This document describes how to report security issues for Melodee.
Melodee is primarily distributed from source and via containers.
- Supported: the current default branch (
main) and the latest tagged release (if tags exist). - Unsupported: older commits/tags and unofficial third-party builds.
If you are unsure whether your version is supported, still report the issue; we will advise on next steps.
Please do not open a public GitHub Issue for security vulnerabilities.
Preferred reporting channel:
- Go to the repository Security tab.
- Click Report a vulnerability (GitHub Security Advisories).
- Provide the details requested below.
If the Security tab is not available in your fork, report the issue in the upstream repository.
To help us triage quickly, please include:
- A clear description of the vulnerability and its impact.
- Affected component(s) and version/commit SHA.
- Steps to reproduce (proof-of-concept is helpful).
- Any known mitigations or configuration constraints.
- Whether you can reliably reproduce the issue.
If your report includes sensitive data, please redact it.
We aim to follow common coordinated disclosure practices:
- Acknowledgement: within 72 hours.
- Triage: we will assess severity, impact, and affected versions.

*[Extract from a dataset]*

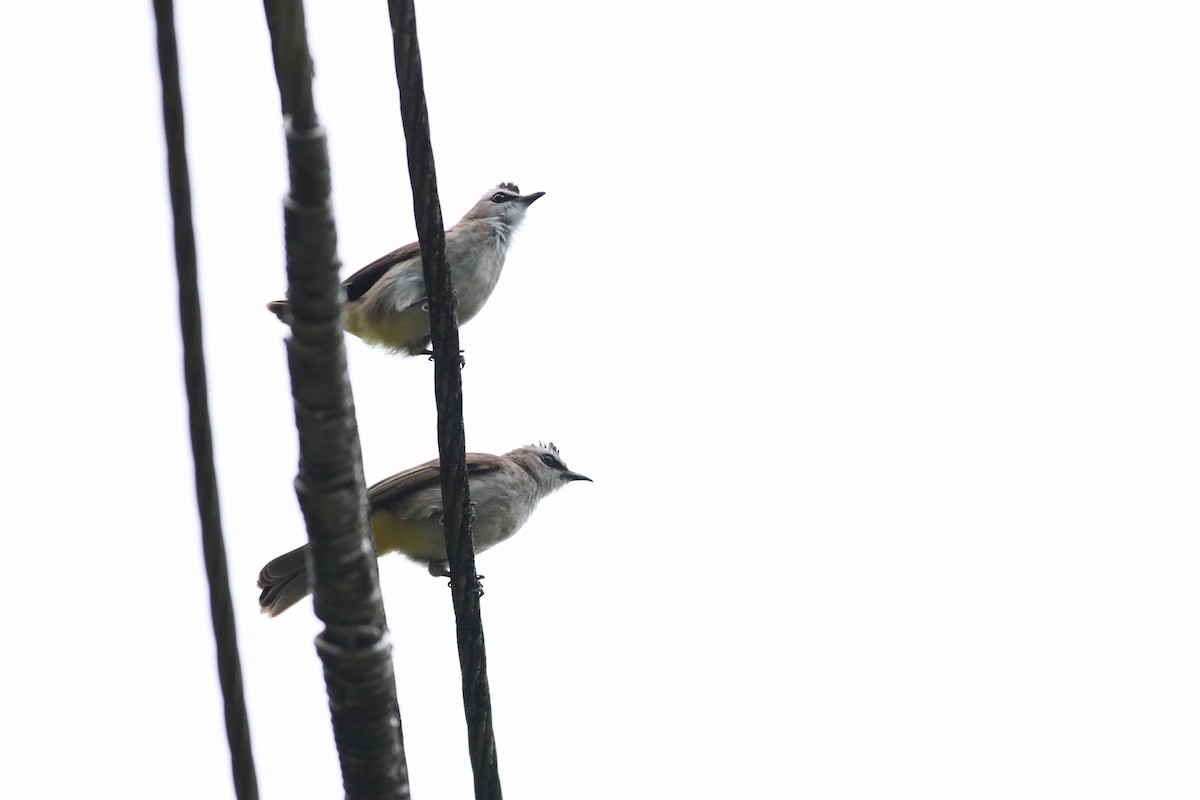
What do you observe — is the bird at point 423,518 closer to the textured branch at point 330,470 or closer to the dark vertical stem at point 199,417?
the textured branch at point 330,470

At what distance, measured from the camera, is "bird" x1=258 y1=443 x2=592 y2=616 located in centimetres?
808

- Fix development: timelines vary by severity and complexity.
- Disclosure: we will coordinate with you on a reasonable disclosure date once a fix is available.
When a vulnerability is confirmed, we will generally:
- Publish a GitHub Security Advisory (CVE if appropriate).

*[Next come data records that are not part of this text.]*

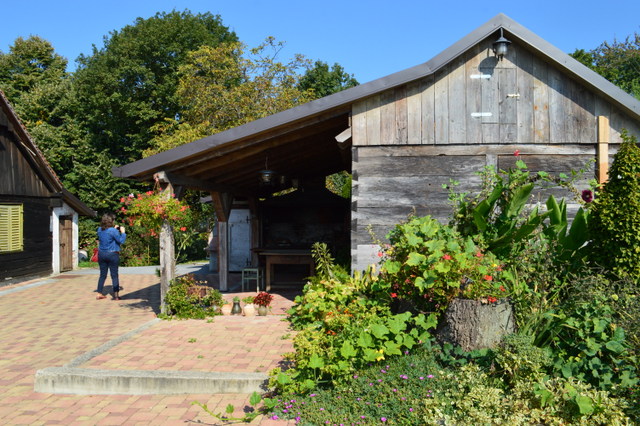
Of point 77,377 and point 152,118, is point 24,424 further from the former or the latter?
point 152,118

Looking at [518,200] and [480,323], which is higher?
[518,200]

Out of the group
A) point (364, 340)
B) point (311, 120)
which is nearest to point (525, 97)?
point (311, 120)

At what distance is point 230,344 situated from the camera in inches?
258

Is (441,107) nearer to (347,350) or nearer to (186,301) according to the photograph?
(347,350)

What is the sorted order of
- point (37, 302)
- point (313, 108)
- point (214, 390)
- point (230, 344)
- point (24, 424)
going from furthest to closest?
point (37, 302) < point (313, 108) < point (230, 344) < point (214, 390) < point (24, 424)

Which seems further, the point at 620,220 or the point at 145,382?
the point at 620,220

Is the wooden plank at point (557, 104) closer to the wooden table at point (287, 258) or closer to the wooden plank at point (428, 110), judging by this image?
the wooden plank at point (428, 110)

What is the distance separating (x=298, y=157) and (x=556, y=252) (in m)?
6.50

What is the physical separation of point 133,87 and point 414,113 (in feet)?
73.3

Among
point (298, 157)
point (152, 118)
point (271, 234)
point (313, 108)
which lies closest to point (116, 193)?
point (152, 118)

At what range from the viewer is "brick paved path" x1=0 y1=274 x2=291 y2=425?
469 centimetres

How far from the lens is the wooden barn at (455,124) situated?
24.6 feet

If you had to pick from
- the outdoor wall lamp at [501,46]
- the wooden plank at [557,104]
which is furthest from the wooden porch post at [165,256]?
the wooden plank at [557,104]

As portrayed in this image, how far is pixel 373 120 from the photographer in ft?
25.8
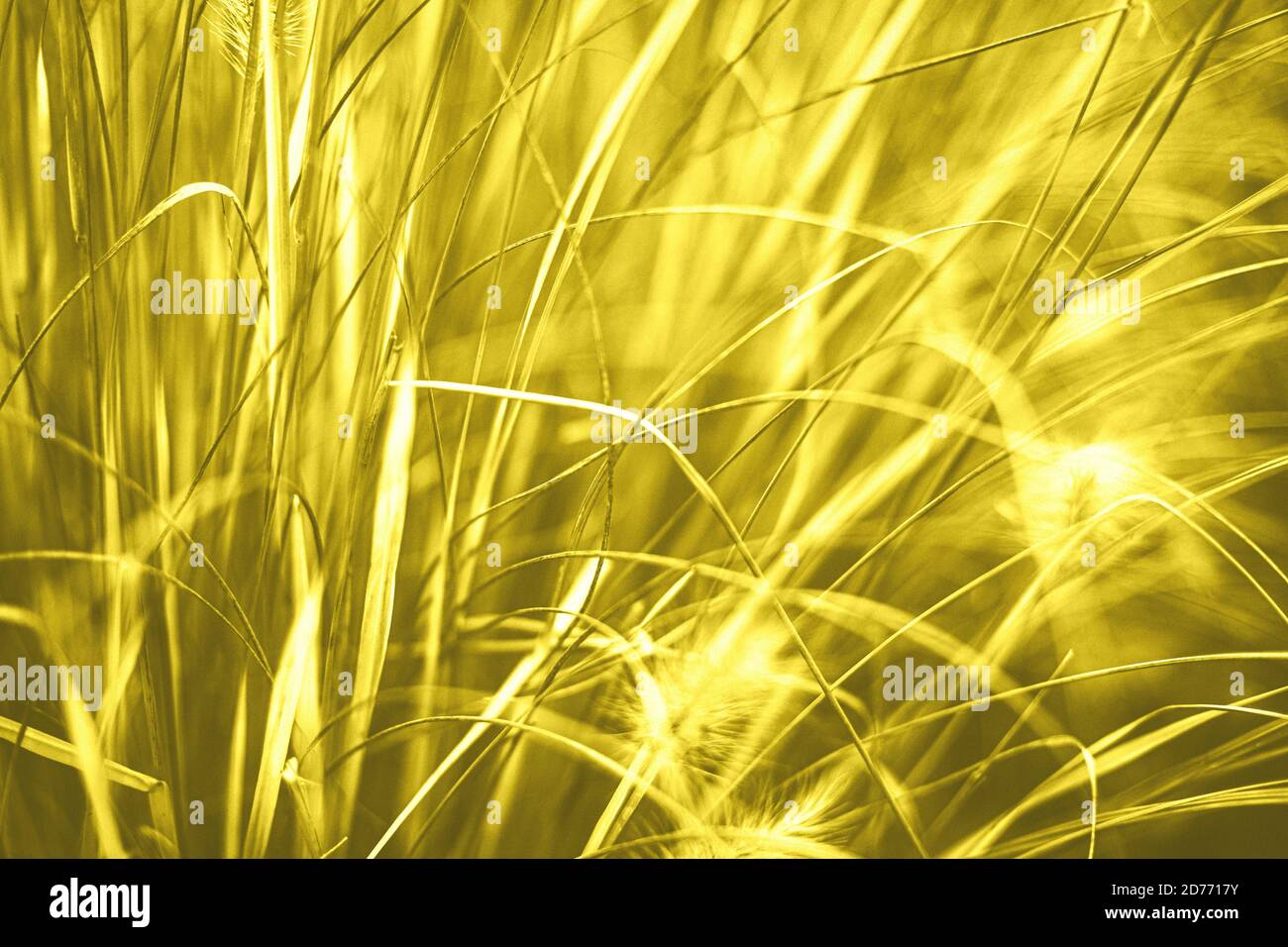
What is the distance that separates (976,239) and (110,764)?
39.6 inches

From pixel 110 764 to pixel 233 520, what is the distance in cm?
27

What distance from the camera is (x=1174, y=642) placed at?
2.86ft

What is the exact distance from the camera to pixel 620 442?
835mm

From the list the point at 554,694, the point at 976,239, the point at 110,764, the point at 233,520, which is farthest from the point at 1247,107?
the point at 110,764

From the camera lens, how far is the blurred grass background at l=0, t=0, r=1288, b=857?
2.74 ft

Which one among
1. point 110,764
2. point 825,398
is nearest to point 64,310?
point 110,764

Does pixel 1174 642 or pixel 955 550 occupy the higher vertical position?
pixel 955 550

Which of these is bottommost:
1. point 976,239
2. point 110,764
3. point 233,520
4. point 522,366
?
point 110,764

- Document upgrade/mitigation guidance.
- Provide a patched tag/container image where possible.
This policy covers security issues in:
- The Melodee server and its APIs.
- Official container images (if/when published).
- Repository-managed configuration and deployment artifacts.

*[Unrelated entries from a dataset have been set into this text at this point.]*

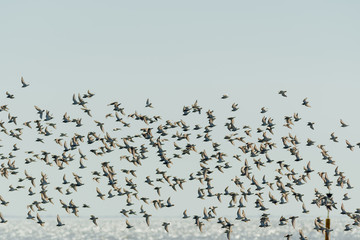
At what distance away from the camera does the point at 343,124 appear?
88312 millimetres

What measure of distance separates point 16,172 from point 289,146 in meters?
30.4

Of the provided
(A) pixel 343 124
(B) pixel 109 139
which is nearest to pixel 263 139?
(A) pixel 343 124

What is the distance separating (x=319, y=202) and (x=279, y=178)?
643 cm

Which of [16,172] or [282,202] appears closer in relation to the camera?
[282,202]

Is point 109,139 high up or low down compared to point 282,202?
up

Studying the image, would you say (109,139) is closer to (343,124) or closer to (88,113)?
(88,113)

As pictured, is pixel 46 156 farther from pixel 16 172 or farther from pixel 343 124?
pixel 343 124

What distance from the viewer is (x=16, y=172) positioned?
96250mm

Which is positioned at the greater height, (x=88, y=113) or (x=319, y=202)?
(x=88, y=113)

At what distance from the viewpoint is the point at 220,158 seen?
94375 mm

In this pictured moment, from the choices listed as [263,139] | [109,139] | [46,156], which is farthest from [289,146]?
[46,156]

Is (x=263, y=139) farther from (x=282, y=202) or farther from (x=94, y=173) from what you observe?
(x=94, y=173)

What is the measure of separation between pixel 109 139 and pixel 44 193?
9.69 meters

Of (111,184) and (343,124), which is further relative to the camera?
(111,184)
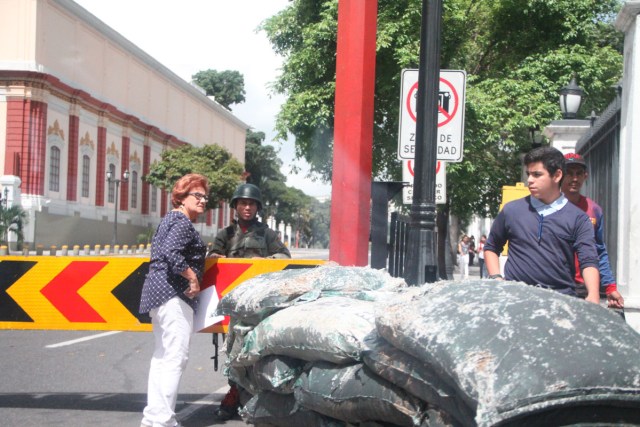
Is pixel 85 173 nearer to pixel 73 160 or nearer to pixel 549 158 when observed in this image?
pixel 73 160

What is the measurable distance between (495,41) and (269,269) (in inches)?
954

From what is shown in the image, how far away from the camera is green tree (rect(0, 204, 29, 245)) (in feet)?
135

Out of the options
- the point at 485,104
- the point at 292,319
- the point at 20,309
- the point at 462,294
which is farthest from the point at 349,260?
the point at 485,104

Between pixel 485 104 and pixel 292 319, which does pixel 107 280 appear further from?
pixel 485 104

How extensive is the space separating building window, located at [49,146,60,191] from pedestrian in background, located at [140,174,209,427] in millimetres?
45533

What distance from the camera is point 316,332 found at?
3.96 m

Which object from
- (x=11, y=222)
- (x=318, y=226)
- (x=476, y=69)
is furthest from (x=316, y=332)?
(x=318, y=226)

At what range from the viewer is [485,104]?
24.4 meters

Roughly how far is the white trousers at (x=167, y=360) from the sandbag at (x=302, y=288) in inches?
21.1

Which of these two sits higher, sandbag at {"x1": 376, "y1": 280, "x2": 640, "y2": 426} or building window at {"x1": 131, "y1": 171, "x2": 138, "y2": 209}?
building window at {"x1": 131, "y1": 171, "x2": 138, "y2": 209}

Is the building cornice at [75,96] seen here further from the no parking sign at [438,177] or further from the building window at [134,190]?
the no parking sign at [438,177]

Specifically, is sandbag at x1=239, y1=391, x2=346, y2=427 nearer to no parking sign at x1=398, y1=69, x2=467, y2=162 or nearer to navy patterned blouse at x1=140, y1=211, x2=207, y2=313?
navy patterned blouse at x1=140, y1=211, x2=207, y2=313

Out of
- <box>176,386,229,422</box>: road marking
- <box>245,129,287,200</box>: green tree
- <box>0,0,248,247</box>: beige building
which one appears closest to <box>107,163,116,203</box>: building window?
<box>0,0,248,247</box>: beige building

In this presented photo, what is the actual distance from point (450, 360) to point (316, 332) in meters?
1.10
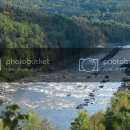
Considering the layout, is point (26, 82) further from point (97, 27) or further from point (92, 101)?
point (97, 27)

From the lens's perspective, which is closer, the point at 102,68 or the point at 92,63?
the point at 102,68

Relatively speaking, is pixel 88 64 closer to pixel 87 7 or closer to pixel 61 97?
pixel 61 97

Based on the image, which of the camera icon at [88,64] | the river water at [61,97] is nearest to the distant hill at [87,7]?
the camera icon at [88,64]

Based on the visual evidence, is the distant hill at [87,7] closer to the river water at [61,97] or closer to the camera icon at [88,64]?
the camera icon at [88,64]

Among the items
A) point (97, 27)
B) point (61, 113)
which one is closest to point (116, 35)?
point (97, 27)

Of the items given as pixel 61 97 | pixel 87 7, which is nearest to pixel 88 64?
pixel 61 97
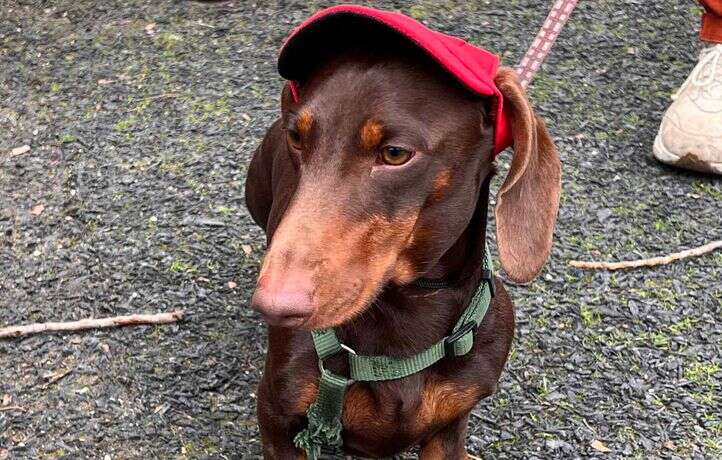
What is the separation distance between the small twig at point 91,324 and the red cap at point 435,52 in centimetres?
173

Third-party dependencies (NuGet packages, base container images, etc.) should still be reported if they are exploitable through Melodee.
We support good-faith security research intended to improve the security of Melodee and its users.
- Do not access or modify data that does not belong to you.
- Do not perform testing that degrades availability for other users.
- Do not use social engineering, phishing, or physical attacks.
If you would like to be credited for a report/fix, let us know in the advisory.